Plasma uses smart contracts and Merkle trees to create an unlimited number of child chains — copies of the parent Ethereum network. The main blockchain is relieved by the child chains, enabling fast and inexpensive transactions.

One drawback of Plasma is the lengthy withdrawal period from L2 — about a week. Plasma cannot be used to scale applications built on complex smart contracts. The solution supports only simple functions such as transfers and exchange operations.

Matic PoS Chain is a public (permissionless) sidechain operating in parallel with Ethereum. Its security is provided by the Proof-of-Stake consensus mechanism with its own set of validators.

Matic PoS Chain also relies on Ethereum’s security for checkpoints and staking. This sidechain is EVM-compatible, enabling Ethereum projects to integrate with it easily and seamlessly.

During the consensus process, Polygon validators stake MATIC. The chains include a slashing mechanism for staked funds. It prevents stakers from proposing invalid blocks, validating blocks or transacting in violation of network rules.

··········

- **PROBLEM REQUIREMENTS**
List every drawback or limitation of Plasma given in the passage on Plasma and Matic PoS Chain.

- **Raw records**
··········

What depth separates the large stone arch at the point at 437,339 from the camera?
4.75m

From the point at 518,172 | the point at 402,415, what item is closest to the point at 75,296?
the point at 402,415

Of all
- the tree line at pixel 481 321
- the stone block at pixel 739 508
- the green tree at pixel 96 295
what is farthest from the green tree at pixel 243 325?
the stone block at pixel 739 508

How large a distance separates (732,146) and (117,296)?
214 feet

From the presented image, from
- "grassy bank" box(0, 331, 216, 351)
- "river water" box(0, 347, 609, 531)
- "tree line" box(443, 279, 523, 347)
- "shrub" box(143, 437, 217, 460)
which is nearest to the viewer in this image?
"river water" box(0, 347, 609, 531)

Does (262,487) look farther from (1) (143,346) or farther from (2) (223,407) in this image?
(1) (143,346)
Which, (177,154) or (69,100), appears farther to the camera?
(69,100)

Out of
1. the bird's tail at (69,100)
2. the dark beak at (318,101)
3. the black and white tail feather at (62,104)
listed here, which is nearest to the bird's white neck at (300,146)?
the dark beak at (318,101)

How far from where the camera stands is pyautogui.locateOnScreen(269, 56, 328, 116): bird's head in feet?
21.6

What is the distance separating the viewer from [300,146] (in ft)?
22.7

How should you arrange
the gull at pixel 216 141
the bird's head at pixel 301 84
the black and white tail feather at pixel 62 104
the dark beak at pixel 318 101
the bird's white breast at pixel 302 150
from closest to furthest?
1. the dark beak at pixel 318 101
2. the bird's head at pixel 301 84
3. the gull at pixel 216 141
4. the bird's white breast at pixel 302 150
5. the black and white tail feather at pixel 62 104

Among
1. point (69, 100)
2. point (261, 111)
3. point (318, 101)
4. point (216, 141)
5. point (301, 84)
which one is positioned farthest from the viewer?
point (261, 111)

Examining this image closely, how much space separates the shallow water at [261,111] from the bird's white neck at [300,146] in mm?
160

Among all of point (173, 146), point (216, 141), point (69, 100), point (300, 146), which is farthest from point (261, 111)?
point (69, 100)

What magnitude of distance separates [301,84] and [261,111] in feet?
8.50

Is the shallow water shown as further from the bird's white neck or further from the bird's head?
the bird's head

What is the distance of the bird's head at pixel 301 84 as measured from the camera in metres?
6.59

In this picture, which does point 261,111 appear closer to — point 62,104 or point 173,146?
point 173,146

··········

- **SOLVED PROBLEM**
- A lengthy withdrawal period from L2, about a week.
- It cannot be used to scale applications built on complex smart contracts.
- It supports only simple functions such as transfers and exchange operations.